DATA IN THIS EXERCISE:
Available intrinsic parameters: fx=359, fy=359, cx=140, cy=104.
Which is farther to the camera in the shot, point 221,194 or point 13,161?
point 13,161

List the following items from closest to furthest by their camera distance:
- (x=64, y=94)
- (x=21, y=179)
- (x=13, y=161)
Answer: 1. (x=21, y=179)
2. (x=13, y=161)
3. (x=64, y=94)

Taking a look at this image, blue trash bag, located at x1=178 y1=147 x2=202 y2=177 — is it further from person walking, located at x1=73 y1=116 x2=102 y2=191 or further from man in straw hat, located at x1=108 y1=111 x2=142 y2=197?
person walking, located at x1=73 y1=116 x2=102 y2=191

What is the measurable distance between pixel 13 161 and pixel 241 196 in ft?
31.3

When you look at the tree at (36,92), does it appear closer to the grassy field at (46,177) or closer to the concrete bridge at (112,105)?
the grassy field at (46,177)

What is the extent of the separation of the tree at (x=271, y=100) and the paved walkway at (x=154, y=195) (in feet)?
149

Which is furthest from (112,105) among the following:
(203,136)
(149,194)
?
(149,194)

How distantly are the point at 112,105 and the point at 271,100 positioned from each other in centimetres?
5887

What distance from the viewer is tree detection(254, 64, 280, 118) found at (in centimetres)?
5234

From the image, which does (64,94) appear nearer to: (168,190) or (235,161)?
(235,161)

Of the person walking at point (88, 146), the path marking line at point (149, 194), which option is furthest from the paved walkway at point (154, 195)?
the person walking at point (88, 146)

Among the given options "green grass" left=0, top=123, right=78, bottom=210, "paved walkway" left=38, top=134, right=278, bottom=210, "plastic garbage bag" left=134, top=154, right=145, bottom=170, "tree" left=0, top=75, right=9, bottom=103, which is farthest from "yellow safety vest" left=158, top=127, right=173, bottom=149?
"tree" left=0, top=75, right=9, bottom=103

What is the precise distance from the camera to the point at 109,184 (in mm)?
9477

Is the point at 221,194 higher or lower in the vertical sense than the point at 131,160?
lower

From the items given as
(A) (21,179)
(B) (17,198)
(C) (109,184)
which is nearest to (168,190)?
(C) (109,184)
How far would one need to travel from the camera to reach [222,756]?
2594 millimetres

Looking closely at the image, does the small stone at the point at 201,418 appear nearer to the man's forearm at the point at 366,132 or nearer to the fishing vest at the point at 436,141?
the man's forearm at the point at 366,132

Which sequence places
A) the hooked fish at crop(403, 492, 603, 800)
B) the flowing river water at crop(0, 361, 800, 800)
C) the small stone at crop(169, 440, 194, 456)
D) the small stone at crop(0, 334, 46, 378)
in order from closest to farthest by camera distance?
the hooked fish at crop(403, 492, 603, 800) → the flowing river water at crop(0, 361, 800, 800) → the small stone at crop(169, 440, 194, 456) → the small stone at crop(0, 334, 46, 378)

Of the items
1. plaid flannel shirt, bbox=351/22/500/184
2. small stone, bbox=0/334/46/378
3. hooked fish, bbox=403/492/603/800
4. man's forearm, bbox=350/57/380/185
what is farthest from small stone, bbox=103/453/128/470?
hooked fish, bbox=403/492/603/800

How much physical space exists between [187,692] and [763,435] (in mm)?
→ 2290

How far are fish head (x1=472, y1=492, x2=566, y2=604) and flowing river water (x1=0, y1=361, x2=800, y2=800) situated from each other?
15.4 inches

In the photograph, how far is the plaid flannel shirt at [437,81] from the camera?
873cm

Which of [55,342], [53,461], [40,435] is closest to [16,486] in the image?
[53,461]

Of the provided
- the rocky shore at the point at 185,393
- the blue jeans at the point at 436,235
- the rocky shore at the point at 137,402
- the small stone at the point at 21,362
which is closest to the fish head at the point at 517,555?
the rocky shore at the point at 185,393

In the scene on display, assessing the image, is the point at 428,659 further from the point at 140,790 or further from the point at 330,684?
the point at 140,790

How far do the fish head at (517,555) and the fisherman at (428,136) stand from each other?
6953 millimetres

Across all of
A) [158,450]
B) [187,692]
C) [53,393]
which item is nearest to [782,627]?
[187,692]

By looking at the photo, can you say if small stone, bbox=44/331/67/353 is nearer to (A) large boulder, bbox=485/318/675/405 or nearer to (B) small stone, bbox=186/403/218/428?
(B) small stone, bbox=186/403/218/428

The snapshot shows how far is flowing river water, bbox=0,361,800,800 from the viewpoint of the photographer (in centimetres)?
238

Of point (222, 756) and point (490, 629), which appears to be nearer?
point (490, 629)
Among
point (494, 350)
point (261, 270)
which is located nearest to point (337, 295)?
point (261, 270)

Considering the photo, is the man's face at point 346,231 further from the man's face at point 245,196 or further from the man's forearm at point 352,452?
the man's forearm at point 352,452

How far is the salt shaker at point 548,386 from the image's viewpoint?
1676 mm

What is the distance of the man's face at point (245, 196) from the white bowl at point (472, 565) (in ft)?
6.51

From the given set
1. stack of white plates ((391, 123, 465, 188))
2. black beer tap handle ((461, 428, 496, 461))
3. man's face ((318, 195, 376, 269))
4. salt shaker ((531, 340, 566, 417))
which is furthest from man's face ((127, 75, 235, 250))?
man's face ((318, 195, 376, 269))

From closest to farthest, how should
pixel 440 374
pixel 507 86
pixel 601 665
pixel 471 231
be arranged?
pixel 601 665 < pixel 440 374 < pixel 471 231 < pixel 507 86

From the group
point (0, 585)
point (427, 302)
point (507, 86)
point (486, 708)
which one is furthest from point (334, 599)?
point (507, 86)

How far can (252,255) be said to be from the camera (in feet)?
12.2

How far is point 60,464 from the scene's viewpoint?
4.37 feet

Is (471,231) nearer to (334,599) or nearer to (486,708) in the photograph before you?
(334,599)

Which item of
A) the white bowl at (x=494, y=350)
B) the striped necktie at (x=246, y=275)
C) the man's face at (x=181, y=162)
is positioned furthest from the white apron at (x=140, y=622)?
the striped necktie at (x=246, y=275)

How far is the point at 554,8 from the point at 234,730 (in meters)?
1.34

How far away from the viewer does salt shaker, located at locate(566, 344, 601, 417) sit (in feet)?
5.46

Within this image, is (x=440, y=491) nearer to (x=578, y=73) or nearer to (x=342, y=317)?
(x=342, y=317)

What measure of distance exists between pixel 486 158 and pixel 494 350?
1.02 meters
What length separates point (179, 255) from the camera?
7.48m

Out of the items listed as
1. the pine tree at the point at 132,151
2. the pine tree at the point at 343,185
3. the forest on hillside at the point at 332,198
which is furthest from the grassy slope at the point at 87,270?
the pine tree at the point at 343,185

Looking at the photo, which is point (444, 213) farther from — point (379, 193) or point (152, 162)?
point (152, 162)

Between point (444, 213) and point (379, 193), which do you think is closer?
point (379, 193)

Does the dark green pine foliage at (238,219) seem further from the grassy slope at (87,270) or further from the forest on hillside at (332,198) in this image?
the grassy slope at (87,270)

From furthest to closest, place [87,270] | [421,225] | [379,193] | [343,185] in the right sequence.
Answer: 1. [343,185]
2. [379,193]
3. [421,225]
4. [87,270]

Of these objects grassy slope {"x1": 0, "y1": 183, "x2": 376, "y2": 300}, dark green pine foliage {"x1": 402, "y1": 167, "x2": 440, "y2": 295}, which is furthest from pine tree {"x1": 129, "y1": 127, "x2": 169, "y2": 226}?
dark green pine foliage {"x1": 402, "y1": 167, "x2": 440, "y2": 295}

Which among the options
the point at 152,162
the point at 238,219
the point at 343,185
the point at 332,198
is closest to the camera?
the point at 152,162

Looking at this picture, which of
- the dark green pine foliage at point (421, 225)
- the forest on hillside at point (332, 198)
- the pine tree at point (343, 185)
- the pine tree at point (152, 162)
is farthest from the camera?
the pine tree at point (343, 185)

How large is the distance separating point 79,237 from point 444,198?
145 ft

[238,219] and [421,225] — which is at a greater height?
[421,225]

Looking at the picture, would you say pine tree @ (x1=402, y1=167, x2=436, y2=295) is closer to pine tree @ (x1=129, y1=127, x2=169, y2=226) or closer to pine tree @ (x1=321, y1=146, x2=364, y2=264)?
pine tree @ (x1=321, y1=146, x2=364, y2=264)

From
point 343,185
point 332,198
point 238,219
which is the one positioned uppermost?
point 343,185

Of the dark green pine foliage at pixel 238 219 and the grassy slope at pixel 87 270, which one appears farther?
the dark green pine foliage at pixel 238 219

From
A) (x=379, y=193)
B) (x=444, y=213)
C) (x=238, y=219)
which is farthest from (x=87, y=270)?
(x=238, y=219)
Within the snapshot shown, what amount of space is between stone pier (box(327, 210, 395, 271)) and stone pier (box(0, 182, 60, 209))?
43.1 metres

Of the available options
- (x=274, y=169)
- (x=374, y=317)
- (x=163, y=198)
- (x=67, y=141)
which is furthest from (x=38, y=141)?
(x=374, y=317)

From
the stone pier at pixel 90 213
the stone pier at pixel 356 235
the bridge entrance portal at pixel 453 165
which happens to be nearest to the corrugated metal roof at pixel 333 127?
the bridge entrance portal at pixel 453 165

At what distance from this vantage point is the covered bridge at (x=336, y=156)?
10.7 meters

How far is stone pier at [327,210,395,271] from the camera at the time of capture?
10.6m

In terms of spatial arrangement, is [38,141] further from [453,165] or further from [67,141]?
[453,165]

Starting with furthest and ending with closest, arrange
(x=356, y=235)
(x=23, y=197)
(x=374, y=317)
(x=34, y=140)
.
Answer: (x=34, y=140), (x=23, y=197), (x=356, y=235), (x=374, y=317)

PROBLEM STATEMENT:
Copy out every line from the one containing "At what distance" through the last line of the entries above as a numbered list. Omit any blank lines.

RESULT OF THE TASK:
1. At what distance from this vantage point is the covered bridge at (x=336, y=156)?
2. 10.7 meters
3. How far is stone pier at [327,210,395,271] from the camera at the time of capture?
4. 10.6m
5. In terms of spatial arrangement, is [38,141] further from [453,165] or further from [67,141]?
6. [453,165]
7. Starting with furthest and ending with closest, arrange
8. (x=356, y=235)
9. (x=23, y=197)
10. (x=374, y=317)
11. (x=34, y=140)
12. .
13. Answer: (x=34, y=140), (x=23, y=197), (x=356, y=235), (x=374, y=317)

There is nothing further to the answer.